Background:
* Mutations involving BRCA1-Associated Protein-1 (BAP1), a nuclear deubiquitinase involved in epigenetic regulation of gene expression, DNA repair, and cellular energetics, have emerged as one of the most common somatic mutations in malignant mesotheliomas.
* Germline mutations involving BAP1 predispose individuals to mesotheliomas and a variety of other malignancies including melanomas, as well as lung, renal, gastric, breast, and hepatobiliary carcinomas.
* The cancer penetrance of germline BAP1 mutations is nearly 100%, and most patients develop multiple synchronous or metachronous neoplasms.
* Mesotheliomas are the most common malignancies diagnosed in subjects with BAP1 Cancer Predisposition Syndrome (CPDS).
* Although clinically evident mesotheliomas arising in the context of germline BAP1 mutations tend to be more indolent than more common, sporadic mesotheliomas, the natural history of early-stage mesotheliomas in subjects with BAP1 CPDS is unknown.
* Presently there are no established guidelines for the treatment of subclinical malignancies in subjects with BAP1 CPDS.
* Epigenetic aberrations including those related to the up regulation of DNA methyltransferases (DNMT) induce genomic instability and enhance the growth and invasion of mesothelioma cells.
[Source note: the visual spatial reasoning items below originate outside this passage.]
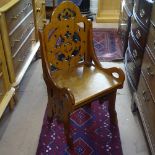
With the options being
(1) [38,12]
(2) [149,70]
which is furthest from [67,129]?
(1) [38,12]

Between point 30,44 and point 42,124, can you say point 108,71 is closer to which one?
point 42,124

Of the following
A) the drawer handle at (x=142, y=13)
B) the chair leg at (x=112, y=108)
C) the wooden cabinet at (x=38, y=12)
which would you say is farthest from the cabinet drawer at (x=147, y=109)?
the wooden cabinet at (x=38, y=12)

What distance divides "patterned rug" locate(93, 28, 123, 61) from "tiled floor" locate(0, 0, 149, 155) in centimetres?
61

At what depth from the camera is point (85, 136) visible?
1625 mm

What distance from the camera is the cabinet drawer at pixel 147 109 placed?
4.60ft

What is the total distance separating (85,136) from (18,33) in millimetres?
1041

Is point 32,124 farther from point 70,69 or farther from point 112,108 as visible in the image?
point 112,108

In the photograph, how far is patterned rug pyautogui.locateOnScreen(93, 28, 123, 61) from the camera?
273cm

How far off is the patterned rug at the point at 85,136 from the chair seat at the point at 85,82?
1.31 ft

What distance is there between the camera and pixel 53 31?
144 cm

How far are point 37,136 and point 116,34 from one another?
7.28ft

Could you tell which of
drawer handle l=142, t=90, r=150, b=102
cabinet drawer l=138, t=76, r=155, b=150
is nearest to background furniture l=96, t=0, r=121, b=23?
cabinet drawer l=138, t=76, r=155, b=150

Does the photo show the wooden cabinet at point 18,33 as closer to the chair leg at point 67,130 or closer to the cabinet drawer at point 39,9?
the cabinet drawer at point 39,9

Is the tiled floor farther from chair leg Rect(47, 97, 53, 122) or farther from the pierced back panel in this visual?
the pierced back panel
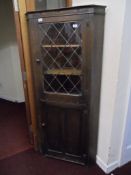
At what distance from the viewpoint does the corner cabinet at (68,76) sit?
1462 mm

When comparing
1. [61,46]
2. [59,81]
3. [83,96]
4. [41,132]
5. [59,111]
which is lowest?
[41,132]

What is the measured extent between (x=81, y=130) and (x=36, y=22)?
1157 millimetres

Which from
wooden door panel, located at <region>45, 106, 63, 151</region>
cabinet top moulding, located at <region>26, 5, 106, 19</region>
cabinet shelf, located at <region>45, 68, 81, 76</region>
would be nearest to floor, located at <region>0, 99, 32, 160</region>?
wooden door panel, located at <region>45, 106, 63, 151</region>

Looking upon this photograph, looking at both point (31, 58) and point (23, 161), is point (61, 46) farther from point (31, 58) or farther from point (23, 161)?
point (23, 161)

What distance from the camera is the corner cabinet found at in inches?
57.6

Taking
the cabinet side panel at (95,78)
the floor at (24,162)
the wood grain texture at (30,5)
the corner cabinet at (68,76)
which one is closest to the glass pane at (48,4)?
the wood grain texture at (30,5)

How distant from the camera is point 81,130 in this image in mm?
1781

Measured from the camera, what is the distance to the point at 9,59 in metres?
3.41

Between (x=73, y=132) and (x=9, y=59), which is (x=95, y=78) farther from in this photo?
(x=9, y=59)

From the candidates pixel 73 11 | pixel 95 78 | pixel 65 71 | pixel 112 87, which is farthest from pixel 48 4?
pixel 112 87

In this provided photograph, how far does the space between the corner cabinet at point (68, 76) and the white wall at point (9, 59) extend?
1.75 meters

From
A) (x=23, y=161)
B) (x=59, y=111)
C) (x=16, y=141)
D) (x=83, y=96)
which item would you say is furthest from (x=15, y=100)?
(x=83, y=96)

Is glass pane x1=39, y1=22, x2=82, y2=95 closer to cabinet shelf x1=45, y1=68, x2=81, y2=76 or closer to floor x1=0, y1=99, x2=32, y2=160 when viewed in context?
cabinet shelf x1=45, y1=68, x2=81, y2=76

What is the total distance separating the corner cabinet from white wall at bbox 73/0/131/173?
64 millimetres
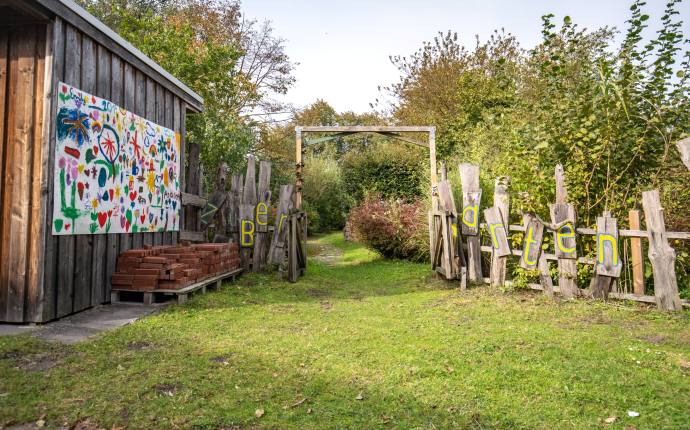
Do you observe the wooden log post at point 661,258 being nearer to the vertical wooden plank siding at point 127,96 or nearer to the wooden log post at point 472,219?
the wooden log post at point 472,219

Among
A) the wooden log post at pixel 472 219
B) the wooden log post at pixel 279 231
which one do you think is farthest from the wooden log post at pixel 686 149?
the wooden log post at pixel 279 231

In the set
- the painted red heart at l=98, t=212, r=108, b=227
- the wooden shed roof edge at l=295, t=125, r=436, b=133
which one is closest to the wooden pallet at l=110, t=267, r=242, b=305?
the painted red heart at l=98, t=212, r=108, b=227

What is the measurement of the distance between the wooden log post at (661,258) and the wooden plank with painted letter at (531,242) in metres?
1.43

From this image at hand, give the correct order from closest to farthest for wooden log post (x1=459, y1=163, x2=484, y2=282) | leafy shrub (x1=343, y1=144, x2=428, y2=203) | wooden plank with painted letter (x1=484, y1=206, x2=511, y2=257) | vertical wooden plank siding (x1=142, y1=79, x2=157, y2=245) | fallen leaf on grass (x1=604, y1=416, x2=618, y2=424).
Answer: fallen leaf on grass (x1=604, y1=416, x2=618, y2=424), wooden plank with painted letter (x1=484, y1=206, x2=511, y2=257), vertical wooden plank siding (x1=142, y1=79, x2=157, y2=245), wooden log post (x1=459, y1=163, x2=484, y2=282), leafy shrub (x1=343, y1=144, x2=428, y2=203)

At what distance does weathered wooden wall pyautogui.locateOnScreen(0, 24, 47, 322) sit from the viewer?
5.42 meters

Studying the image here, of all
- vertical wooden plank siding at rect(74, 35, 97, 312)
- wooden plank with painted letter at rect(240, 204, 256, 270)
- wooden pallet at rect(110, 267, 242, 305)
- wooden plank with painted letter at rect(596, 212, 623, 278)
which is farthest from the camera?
wooden plank with painted letter at rect(240, 204, 256, 270)

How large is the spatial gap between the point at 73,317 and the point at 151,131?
3531mm

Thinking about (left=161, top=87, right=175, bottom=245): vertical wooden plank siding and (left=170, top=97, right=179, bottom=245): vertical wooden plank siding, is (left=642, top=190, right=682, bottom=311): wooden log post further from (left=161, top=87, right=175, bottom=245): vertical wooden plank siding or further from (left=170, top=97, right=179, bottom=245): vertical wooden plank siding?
(left=170, top=97, right=179, bottom=245): vertical wooden plank siding

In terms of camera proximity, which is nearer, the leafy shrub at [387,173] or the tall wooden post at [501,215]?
the tall wooden post at [501,215]

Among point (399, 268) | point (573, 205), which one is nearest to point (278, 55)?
point (399, 268)

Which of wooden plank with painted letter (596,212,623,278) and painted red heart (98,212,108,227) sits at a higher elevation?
painted red heart (98,212,108,227)

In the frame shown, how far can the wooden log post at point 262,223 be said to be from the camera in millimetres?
10289

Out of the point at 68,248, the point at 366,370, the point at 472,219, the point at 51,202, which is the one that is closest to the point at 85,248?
the point at 68,248

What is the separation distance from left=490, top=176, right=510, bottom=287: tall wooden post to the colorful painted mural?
5825 mm
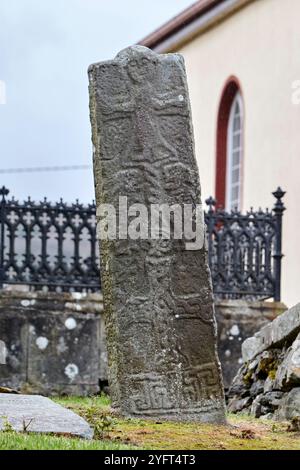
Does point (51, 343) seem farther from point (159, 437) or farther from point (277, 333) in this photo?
point (159, 437)

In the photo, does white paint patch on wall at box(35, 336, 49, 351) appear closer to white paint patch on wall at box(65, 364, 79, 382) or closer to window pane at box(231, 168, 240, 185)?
white paint patch on wall at box(65, 364, 79, 382)

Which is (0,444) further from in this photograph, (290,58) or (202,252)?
(290,58)

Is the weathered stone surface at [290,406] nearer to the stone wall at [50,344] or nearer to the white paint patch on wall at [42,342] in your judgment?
the stone wall at [50,344]

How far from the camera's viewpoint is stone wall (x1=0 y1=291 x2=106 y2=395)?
51.6ft

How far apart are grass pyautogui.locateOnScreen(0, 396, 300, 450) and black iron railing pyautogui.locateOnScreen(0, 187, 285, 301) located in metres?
6.45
* Over-expression of DNMT1 also promotes the development of an immunosuppressive tumor micro-environment (TME).
* Up-regulation of DNMT1 is an early event during mesothelioma development, and levels of DNMT1 over-expression are associated with poor survival in mesothelioma patients.
* Genetic or pharmacologic inhibition of DNMT1 activity induces growth arrest, genomic stress, and apoptosis of mesothelioma cells.
* DNMT1 inhibition can reprogram TMEs thereby promoting more effective antitumor immune responses.
* Decitabine/cedazuridine is an oral DNMT inhibitor which is FDA approved for patients with myelodysplastic syndromes (MDS).
* Conceivably decitabine/cedazuridine therapy can arrest or delay the progression of subclinical/early-stage mesotheliomas in subjects with BAP1 CPDS.
Objective:
-To determine stabilization or disease improvement rates in participants with early-stage mesotheliomas arising in the context of BAP1 CPDS following decitabine/cedazuridine treatment.
Eligibility:
* Participants with history of germline BAP1 mutations and histologically confirmed subclinical, early-stage mesotheliomas, with or without other early-stage BAP1-associated malignancies.
* The extent of the disease insufficient to warrant approved front-line therapies (surgery, chemotherapy, immunotherapy).
* Age \>= 18 years.
* Eastern Cooperative Oncology Group (ECOG) performance status 0 - 1.
* Willingness to undergo pre- and post-treatment, minimally invasive thoracoscopy, and/or laparoscopy to assess treatment response.
* Adequate cardiac, renal, hepatic, and hematopoietic function.
Design:
* Participants with subclinical, early-stage mesotheliomas will undergo baseline imaging studies followed by minimally invasive thoracoscopy and/or laparoscopy to document the extent of the disease and obtain biopsies for pharmacodynamic (PD) endpoints.
* Participants will then begin oral decitabine/cedazuridine at a fixed dose and schedule (one capsule taken per day for three consecutive days during the first week of each four-week cycle) and will continue this regimen for six cycles.
* Participants will then undergo repeat imaging and minimally invasive thoracoscopy and/or laparoscopy to determine treatment response and obtain tissue for response endpoints.
* Participants who experience disease progression or unacceptable toxicities will be removed from the study.
* Participants with stable disease or disease regression will be offered an additional 6 months of decitabine/cedazuridine treatment.
* Approximately 13 participants will receive study drug on this trial.